Today is my father's birthday. He would have been 79 this year, if he was still alive. But he passed away 10 years ago this coming May.
Pappa was a huge influence on me as a writer. While he had a dream career for me ( to become a doctor/scientist), he was also a very flexible individual who didn't buy into the stereotypical concepts of being a man and fatherhood. He was actively involved in our lives and our career development, not as a distant father figure but someone you could bounce your ideas on and he would help you to come to a sound decision. Most importantly, he didn't force his kids to do what he wanted.Instead he supported all of us to do what we're best suited for and makes us happy. And he worked like 3 dogs to help us realise our dreams.

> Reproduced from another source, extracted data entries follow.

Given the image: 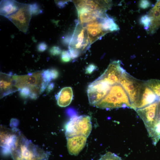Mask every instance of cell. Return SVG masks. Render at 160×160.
Masks as SVG:
<instances>
[{
    "label": "cell",
    "instance_id": "2e32d148",
    "mask_svg": "<svg viewBox=\"0 0 160 160\" xmlns=\"http://www.w3.org/2000/svg\"><path fill=\"white\" fill-rule=\"evenodd\" d=\"M88 137L79 135L66 138L67 147L69 153L77 156L85 147Z\"/></svg>",
    "mask_w": 160,
    "mask_h": 160
},
{
    "label": "cell",
    "instance_id": "7402d4cb",
    "mask_svg": "<svg viewBox=\"0 0 160 160\" xmlns=\"http://www.w3.org/2000/svg\"><path fill=\"white\" fill-rule=\"evenodd\" d=\"M145 81L146 85L159 98L160 97V80L151 79Z\"/></svg>",
    "mask_w": 160,
    "mask_h": 160
},
{
    "label": "cell",
    "instance_id": "d6986e66",
    "mask_svg": "<svg viewBox=\"0 0 160 160\" xmlns=\"http://www.w3.org/2000/svg\"><path fill=\"white\" fill-rule=\"evenodd\" d=\"M56 99L58 105L61 107H65L71 103L73 98L72 88L66 87L62 88L57 95Z\"/></svg>",
    "mask_w": 160,
    "mask_h": 160
},
{
    "label": "cell",
    "instance_id": "4dcf8cb0",
    "mask_svg": "<svg viewBox=\"0 0 160 160\" xmlns=\"http://www.w3.org/2000/svg\"><path fill=\"white\" fill-rule=\"evenodd\" d=\"M37 48L38 51L42 52L44 51L47 49V46L45 42H41L38 45Z\"/></svg>",
    "mask_w": 160,
    "mask_h": 160
},
{
    "label": "cell",
    "instance_id": "8fae6325",
    "mask_svg": "<svg viewBox=\"0 0 160 160\" xmlns=\"http://www.w3.org/2000/svg\"><path fill=\"white\" fill-rule=\"evenodd\" d=\"M143 17L147 26L146 29L147 32L154 33L160 26V0L157 1L148 13Z\"/></svg>",
    "mask_w": 160,
    "mask_h": 160
},
{
    "label": "cell",
    "instance_id": "d4e9b609",
    "mask_svg": "<svg viewBox=\"0 0 160 160\" xmlns=\"http://www.w3.org/2000/svg\"><path fill=\"white\" fill-rule=\"evenodd\" d=\"M42 76L43 81L49 84L52 80L49 69L44 70L42 72Z\"/></svg>",
    "mask_w": 160,
    "mask_h": 160
},
{
    "label": "cell",
    "instance_id": "cb8c5ba5",
    "mask_svg": "<svg viewBox=\"0 0 160 160\" xmlns=\"http://www.w3.org/2000/svg\"><path fill=\"white\" fill-rule=\"evenodd\" d=\"M30 9L33 15H37L41 14L42 11L38 4L34 3L30 4Z\"/></svg>",
    "mask_w": 160,
    "mask_h": 160
},
{
    "label": "cell",
    "instance_id": "f1b7e54d",
    "mask_svg": "<svg viewBox=\"0 0 160 160\" xmlns=\"http://www.w3.org/2000/svg\"><path fill=\"white\" fill-rule=\"evenodd\" d=\"M68 51L71 59H73L77 58L81 54L79 50L73 48H69Z\"/></svg>",
    "mask_w": 160,
    "mask_h": 160
},
{
    "label": "cell",
    "instance_id": "5bb4252c",
    "mask_svg": "<svg viewBox=\"0 0 160 160\" xmlns=\"http://www.w3.org/2000/svg\"><path fill=\"white\" fill-rule=\"evenodd\" d=\"M78 21L83 25L88 24L100 19L106 14L102 11H92L85 8L77 9Z\"/></svg>",
    "mask_w": 160,
    "mask_h": 160
},
{
    "label": "cell",
    "instance_id": "d6a6232c",
    "mask_svg": "<svg viewBox=\"0 0 160 160\" xmlns=\"http://www.w3.org/2000/svg\"><path fill=\"white\" fill-rule=\"evenodd\" d=\"M150 5V3L148 1L146 0L141 1L139 3V6L140 7L143 9L147 8Z\"/></svg>",
    "mask_w": 160,
    "mask_h": 160
},
{
    "label": "cell",
    "instance_id": "ba28073f",
    "mask_svg": "<svg viewBox=\"0 0 160 160\" xmlns=\"http://www.w3.org/2000/svg\"><path fill=\"white\" fill-rule=\"evenodd\" d=\"M69 48H75L81 52H84L90 45L88 33L85 27L79 24L73 32L69 34Z\"/></svg>",
    "mask_w": 160,
    "mask_h": 160
},
{
    "label": "cell",
    "instance_id": "6da1fadb",
    "mask_svg": "<svg viewBox=\"0 0 160 160\" xmlns=\"http://www.w3.org/2000/svg\"><path fill=\"white\" fill-rule=\"evenodd\" d=\"M10 153L13 160H48L49 155L33 144L19 130Z\"/></svg>",
    "mask_w": 160,
    "mask_h": 160
},
{
    "label": "cell",
    "instance_id": "f546056e",
    "mask_svg": "<svg viewBox=\"0 0 160 160\" xmlns=\"http://www.w3.org/2000/svg\"><path fill=\"white\" fill-rule=\"evenodd\" d=\"M97 68V66L94 64H90L86 68L85 70L86 73L90 74L93 73Z\"/></svg>",
    "mask_w": 160,
    "mask_h": 160
},
{
    "label": "cell",
    "instance_id": "8992f818",
    "mask_svg": "<svg viewBox=\"0 0 160 160\" xmlns=\"http://www.w3.org/2000/svg\"><path fill=\"white\" fill-rule=\"evenodd\" d=\"M15 86L19 91L24 87L29 88L31 90L30 95L38 97L40 94V89L43 81L42 72L40 71L29 73L23 75H12Z\"/></svg>",
    "mask_w": 160,
    "mask_h": 160
},
{
    "label": "cell",
    "instance_id": "52a82bcc",
    "mask_svg": "<svg viewBox=\"0 0 160 160\" xmlns=\"http://www.w3.org/2000/svg\"><path fill=\"white\" fill-rule=\"evenodd\" d=\"M32 15L30 4L21 3L18 10L7 18L19 30L26 34L28 31Z\"/></svg>",
    "mask_w": 160,
    "mask_h": 160
},
{
    "label": "cell",
    "instance_id": "83f0119b",
    "mask_svg": "<svg viewBox=\"0 0 160 160\" xmlns=\"http://www.w3.org/2000/svg\"><path fill=\"white\" fill-rule=\"evenodd\" d=\"M49 52L51 55L57 56L60 54L62 52L60 48L58 46H53L49 50Z\"/></svg>",
    "mask_w": 160,
    "mask_h": 160
},
{
    "label": "cell",
    "instance_id": "603a6c76",
    "mask_svg": "<svg viewBox=\"0 0 160 160\" xmlns=\"http://www.w3.org/2000/svg\"><path fill=\"white\" fill-rule=\"evenodd\" d=\"M98 160H123L121 158L115 154L108 152L102 155Z\"/></svg>",
    "mask_w": 160,
    "mask_h": 160
},
{
    "label": "cell",
    "instance_id": "e0dca14e",
    "mask_svg": "<svg viewBox=\"0 0 160 160\" xmlns=\"http://www.w3.org/2000/svg\"><path fill=\"white\" fill-rule=\"evenodd\" d=\"M0 96L2 98L13 93L19 91L15 86L14 81L12 75L1 72L0 73Z\"/></svg>",
    "mask_w": 160,
    "mask_h": 160
},
{
    "label": "cell",
    "instance_id": "7a4b0ae2",
    "mask_svg": "<svg viewBox=\"0 0 160 160\" xmlns=\"http://www.w3.org/2000/svg\"><path fill=\"white\" fill-rule=\"evenodd\" d=\"M140 117L153 144L156 145L160 139V99L143 108Z\"/></svg>",
    "mask_w": 160,
    "mask_h": 160
},
{
    "label": "cell",
    "instance_id": "1f68e13d",
    "mask_svg": "<svg viewBox=\"0 0 160 160\" xmlns=\"http://www.w3.org/2000/svg\"><path fill=\"white\" fill-rule=\"evenodd\" d=\"M50 69L52 79H57L59 75L58 71L56 69L52 68Z\"/></svg>",
    "mask_w": 160,
    "mask_h": 160
},
{
    "label": "cell",
    "instance_id": "44dd1931",
    "mask_svg": "<svg viewBox=\"0 0 160 160\" xmlns=\"http://www.w3.org/2000/svg\"><path fill=\"white\" fill-rule=\"evenodd\" d=\"M100 20L103 29L108 32L116 31L119 29L118 25L113 19L107 14L100 19Z\"/></svg>",
    "mask_w": 160,
    "mask_h": 160
},
{
    "label": "cell",
    "instance_id": "5b68a950",
    "mask_svg": "<svg viewBox=\"0 0 160 160\" xmlns=\"http://www.w3.org/2000/svg\"><path fill=\"white\" fill-rule=\"evenodd\" d=\"M92 127L91 118L89 116H74L66 125V137L67 138L83 135L88 137L91 132Z\"/></svg>",
    "mask_w": 160,
    "mask_h": 160
},
{
    "label": "cell",
    "instance_id": "277c9868",
    "mask_svg": "<svg viewBox=\"0 0 160 160\" xmlns=\"http://www.w3.org/2000/svg\"><path fill=\"white\" fill-rule=\"evenodd\" d=\"M119 84L127 93L132 109L136 111L146 85L145 81L137 79L125 71L121 76Z\"/></svg>",
    "mask_w": 160,
    "mask_h": 160
},
{
    "label": "cell",
    "instance_id": "4316f807",
    "mask_svg": "<svg viewBox=\"0 0 160 160\" xmlns=\"http://www.w3.org/2000/svg\"><path fill=\"white\" fill-rule=\"evenodd\" d=\"M20 96L23 98L29 97L31 93L30 89L28 87H24L19 90Z\"/></svg>",
    "mask_w": 160,
    "mask_h": 160
},
{
    "label": "cell",
    "instance_id": "836d02e7",
    "mask_svg": "<svg viewBox=\"0 0 160 160\" xmlns=\"http://www.w3.org/2000/svg\"><path fill=\"white\" fill-rule=\"evenodd\" d=\"M55 84L53 82H50L47 87L46 91L47 93L51 92L54 89Z\"/></svg>",
    "mask_w": 160,
    "mask_h": 160
},
{
    "label": "cell",
    "instance_id": "7c38bea8",
    "mask_svg": "<svg viewBox=\"0 0 160 160\" xmlns=\"http://www.w3.org/2000/svg\"><path fill=\"white\" fill-rule=\"evenodd\" d=\"M19 130L16 128L9 129L1 126L0 145L5 155L9 154L14 143Z\"/></svg>",
    "mask_w": 160,
    "mask_h": 160
},
{
    "label": "cell",
    "instance_id": "3957f363",
    "mask_svg": "<svg viewBox=\"0 0 160 160\" xmlns=\"http://www.w3.org/2000/svg\"><path fill=\"white\" fill-rule=\"evenodd\" d=\"M94 106L107 110L126 107L132 109L128 95L119 83L111 86L106 95Z\"/></svg>",
    "mask_w": 160,
    "mask_h": 160
},
{
    "label": "cell",
    "instance_id": "d590c367",
    "mask_svg": "<svg viewBox=\"0 0 160 160\" xmlns=\"http://www.w3.org/2000/svg\"><path fill=\"white\" fill-rule=\"evenodd\" d=\"M159 99H160V97L159 98Z\"/></svg>",
    "mask_w": 160,
    "mask_h": 160
},
{
    "label": "cell",
    "instance_id": "ffe728a7",
    "mask_svg": "<svg viewBox=\"0 0 160 160\" xmlns=\"http://www.w3.org/2000/svg\"><path fill=\"white\" fill-rule=\"evenodd\" d=\"M159 99L146 85L141 95L137 110L155 102L158 100Z\"/></svg>",
    "mask_w": 160,
    "mask_h": 160
},
{
    "label": "cell",
    "instance_id": "9a60e30c",
    "mask_svg": "<svg viewBox=\"0 0 160 160\" xmlns=\"http://www.w3.org/2000/svg\"><path fill=\"white\" fill-rule=\"evenodd\" d=\"M85 27L88 33L90 44L108 33L103 29L100 20H97L87 24Z\"/></svg>",
    "mask_w": 160,
    "mask_h": 160
},
{
    "label": "cell",
    "instance_id": "4fadbf2b",
    "mask_svg": "<svg viewBox=\"0 0 160 160\" xmlns=\"http://www.w3.org/2000/svg\"><path fill=\"white\" fill-rule=\"evenodd\" d=\"M76 9L85 8L92 11H105L110 8L109 1L77 0L73 1Z\"/></svg>",
    "mask_w": 160,
    "mask_h": 160
},
{
    "label": "cell",
    "instance_id": "30bf717a",
    "mask_svg": "<svg viewBox=\"0 0 160 160\" xmlns=\"http://www.w3.org/2000/svg\"><path fill=\"white\" fill-rule=\"evenodd\" d=\"M121 61L119 60L112 61L97 79L111 86L119 83L121 76L125 71L121 66Z\"/></svg>",
    "mask_w": 160,
    "mask_h": 160
},
{
    "label": "cell",
    "instance_id": "484cf974",
    "mask_svg": "<svg viewBox=\"0 0 160 160\" xmlns=\"http://www.w3.org/2000/svg\"><path fill=\"white\" fill-rule=\"evenodd\" d=\"M71 57L68 51L64 50L61 53V59L64 63H67L71 60Z\"/></svg>",
    "mask_w": 160,
    "mask_h": 160
},
{
    "label": "cell",
    "instance_id": "ac0fdd59",
    "mask_svg": "<svg viewBox=\"0 0 160 160\" xmlns=\"http://www.w3.org/2000/svg\"><path fill=\"white\" fill-rule=\"evenodd\" d=\"M21 3L15 0H1L0 2V15L7 18L15 12Z\"/></svg>",
    "mask_w": 160,
    "mask_h": 160
},
{
    "label": "cell",
    "instance_id": "9c48e42d",
    "mask_svg": "<svg viewBox=\"0 0 160 160\" xmlns=\"http://www.w3.org/2000/svg\"><path fill=\"white\" fill-rule=\"evenodd\" d=\"M111 86L97 79L88 86L87 94L89 103L94 105L107 94Z\"/></svg>",
    "mask_w": 160,
    "mask_h": 160
},
{
    "label": "cell",
    "instance_id": "e575fe53",
    "mask_svg": "<svg viewBox=\"0 0 160 160\" xmlns=\"http://www.w3.org/2000/svg\"><path fill=\"white\" fill-rule=\"evenodd\" d=\"M56 4L60 7H63L65 6L67 1H55Z\"/></svg>",
    "mask_w": 160,
    "mask_h": 160
}]
</instances>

So when it emerged when I was 19 years old that I wanted to pursue a writing career fulltime ( inconveniently during my third year at varsity doing a BSc, I might add), he was very supportive. Firstly, he told all the critics in our village and social circle to leave me alone. We both acknowledged that I was practically throwing away a Science degree ( and a career where I would have a good job and lots of respect from people in our village) to embark on a career that notoriously did not pay well and would probably get me labelled as madwoman (creatives did not fit very well in this society). But he was willing to give me the opportunity to try.

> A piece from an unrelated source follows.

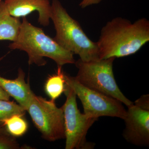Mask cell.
Masks as SVG:
<instances>
[{"mask_svg":"<svg viewBox=\"0 0 149 149\" xmlns=\"http://www.w3.org/2000/svg\"><path fill=\"white\" fill-rule=\"evenodd\" d=\"M3 58H0V61ZM0 87L26 111L35 95L29 83L25 81V74L21 68L19 70L16 79L10 80L0 76Z\"/></svg>","mask_w":149,"mask_h":149,"instance_id":"10","label":"cell"},{"mask_svg":"<svg viewBox=\"0 0 149 149\" xmlns=\"http://www.w3.org/2000/svg\"><path fill=\"white\" fill-rule=\"evenodd\" d=\"M10 96L0 87V100H10Z\"/></svg>","mask_w":149,"mask_h":149,"instance_id":"17","label":"cell"},{"mask_svg":"<svg viewBox=\"0 0 149 149\" xmlns=\"http://www.w3.org/2000/svg\"><path fill=\"white\" fill-rule=\"evenodd\" d=\"M115 58L83 61H75L78 68L74 78L88 88L116 99L127 107L133 103L122 93L115 79L113 65Z\"/></svg>","mask_w":149,"mask_h":149,"instance_id":"4","label":"cell"},{"mask_svg":"<svg viewBox=\"0 0 149 149\" xmlns=\"http://www.w3.org/2000/svg\"><path fill=\"white\" fill-rule=\"evenodd\" d=\"M3 1V0H0V2H1V1Z\"/></svg>","mask_w":149,"mask_h":149,"instance_id":"19","label":"cell"},{"mask_svg":"<svg viewBox=\"0 0 149 149\" xmlns=\"http://www.w3.org/2000/svg\"><path fill=\"white\" fill-rule=\"evenodd\" d=\"M149 41V21L139 19L132 23L116 17L102 27L97 42L99 59L120 58L136 53Z\"/></svg>","mask_w":149,"mask_h":149,"instance_id":"1","label":"cell"},{"mask_svg":"<svg viewBox=\"0 0 149 149\" xmlns=\"http://www.w3.org/2000/svg\"><path fill=\"white\" fill-rule=\"evenodd\" d=\"M4 3L12 16L25 17L33 12L37 11L40 24L44 26L49 24L52 4L49 0H5Z\"/></svg>","mask_w":149,"mask_h":149,"instance_id":"9","label":"cell"},{"mask_svg":"<svg viewBox=\"0 0 149 149\" xmlns=\"http://www.w3.org/2000/svg\"><path fill=\"white\" fill-rule=\"evenodd\" d=\"M26 111L44 139L52 142L65 139L63 111L54 101L35 95Z\"/></svg>","mask_w":149,"mask_h":149,"instance_id":"6","label":"cell"},{"mask_svg":"<svg viewBox=\"0 0 149 149\" xmlns=\"http://www.w3.org/2000/svg\"><path fill=\"white\" fill-rule=\"evenodd\" d=\"M21 24L19 18L10 15L2 1L0 2V41H15L19 34Z\"/></svg>","mask_w":149,"mask_h":149,"instance_id":"11","label":"cell"},{"mask_svg":"<svg viewBox=\"0 0 149 149\" xmlns=\"http://www.w3.org/2000/svg\"><path fill=\"white\" fill-rule=\"evenodd\" d=\"M51 4V19L56 31L54 40L63 49L79 56L82 61L99 59L97 43L86 35L79 22L69 15L58 0H53Z\"/></svg>","mask_w":149,"mask_h":149,"instance_id":"3","label":"cell"},{"mask_svg":"<svg viewBox=\"0 0 149 149\" xmlns=\"http://www.w3.org/2000/svg\"><path fill=\"white\" fill-rule=\"evenodd\" d=\"M9 47L26 52L29 65H45L47 62L45 57L52 59L58 66L75 62L72 53L62 47L53 38L46 35L42 29L32 25L25 17L22 18L17 39L11 43Z\"/></svg>","mask_w":149,"mask_h":149,"instance_id":"2","label":"cell"},{"mask_svg":"<svg viewBox=\"0 0 149 149\" xmlns=\"http://www.w3.org/2000/svg\"><path fill=\"white\" fill-rule=\"evenodd\" d=\"M128 108L123 119L125 125L123 138L136 146H149V95L141 96Z\"/></svg>","mask_w":149,"mask_h":149,"instance_id":"8","label":"cell"},{"mask_svg":"<svg viewBox=\"0 0 149 149\" xmlns=\"http://www.w3.org/2000/svg\"><path fill=\"white\" fill-rule=\"evenodd\" d=\"M10 135L6 130L4 126L0 125V136H8Z\"/></svg>","mask_w":149,"mask_h":149,"instance_id":"18","label":"cell"},{"mask_svg":"<svg viewBox=\"0 0 149 149\" xmlns=\"http://www.w3.org/2000/svg\"><path fill=\"white\" fill-rule=\"evenodd\" d=\"M26 111L19 104L9 100H0V125L3 126L4 121L14 115L23 116Z\"/></svg>","mask_w":149,"mask_h":149,"instance_id":"14","label":"cell"},{"mask_svg":"<svg viewBox=\"0 0 149 149\" xmlns=\"http://www.w3.org/2000/svg\"><path fill=\"white\" fill-rule=\"evenodd\" d=\"M15 137L8 136H0V149L21 148Z\"/></svg>","mask_w":149,"mask_h":149,"instance_id":"15","label":"cell"},{"mask_svg":"<svg viewBox=\"0 0 149 149\" xmlns=\"http://www.w3.org/2000/svg\"><path fill=\"white\" fill-rule=\"evenodd\" d=\"M65 74L62 67L58 66L56 73L50 75L47 79L45 91L51 100L55 101L65 91Z\"/></svg>","mask_w":149,"mask_h":149,"instance_id":"12","label":"cell"},{"mask_svg":"<svg viewBox=\"0 0 149 149\" xmlns=\"http://www.w3.org/2000/svg\"><path fill=\"white\" fill-rule=\"evenodd\" d=\"M65 83L72 89L83 104L84 113L98 119L101 116L123 119L126 110L116 99L92 90L79 83L74 77L65 74Z\"/></svg>","mask_w":149,"mask_h":149,"instance_id":"7","label":"cell"},{"mask_svg":"<svg viewBox=\"0 0 149 149\" xmlns=\"http://www.w3.org/2000/svg\"><path fill=\"white\" fill-rule=\"evenodd\" d=\"M66 84V83H65ZM66 101L61 107L64 114L65 149H89L94 144L86 140L88 130L97 119L82 113L77 107L76 94L65 84Z\"/></svg>","mask_w":149,"mask_h":149,"instance_id":"5","label":"cell"},{"mask_svg":"<svg viewBox=\"0 0 149 149\" xmlns=\"http://www.w3.org/2000/svg\"><path fill=\"white\" fill-rule=\"evenodd\" d=\"M3 126L9 134L14 137H20L24 135L28 130V123L23 115H14L4 122Z\"/></svg>","mask_w":149,"mask_h":149,"instance_id":"13","label":"cell"},{"mask_svg":"<svg viewBox=\"0 0 149 149\" xmlns=\"http://www.w3.org/2000/svg\"><path fill=\"white\" fill-rule=\"evenodd\" d=\"M103 0H82L79 4L80 7L82 8H85L90 6L93 5L98 4L101 2Z\"/></svg>","mask_w":149,"mask_h":149,"instance_id":"16","label":"cell"}]
</instances>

And throughout my early career, he was my first reader, my best critic and my best supporter. I shared my writing processes with him and he told me when a story didn't work for him. We argued word usage, plot and characterisation. Sometimes I'd get stuck unable to find the right word and I'd phone him to ask. He was a busy man, running a number of businesses, but he was never too busy to take my calls and answer my writing-related questions.
He bought me my first desktop computer in 1989, so that I had a good machine to write with. Those were the days when Multimate was the wordprocessing software of choice. As you can imagine, in those days, computers were an expensive luxury. My family was not rich, so that investment had to bite. Yet he made this investment, making sure I was well-equipped to tackle my new career. When he passed away, I inherited his collection of English classic novels,which he said would provide me with further guidance and inspiration to write.
There are times, like today, when I wish he was here to see his faith in me vindicated. I want to show him that I do continue to be published. Thankfully, he lived long enough to see me get published a number of times. I also wish he could see that I am able to support myself well from my writing, setting aside the big of how I was going to live seeing my career choice did not guarantee a decent income. But I think he already knows all of that and is very happy for me. Anyway, happy birthday Pappa. Ke leboga go menagane!
P.S. That sentence that you did not understand means, "I offer my thanks many times over" in my language.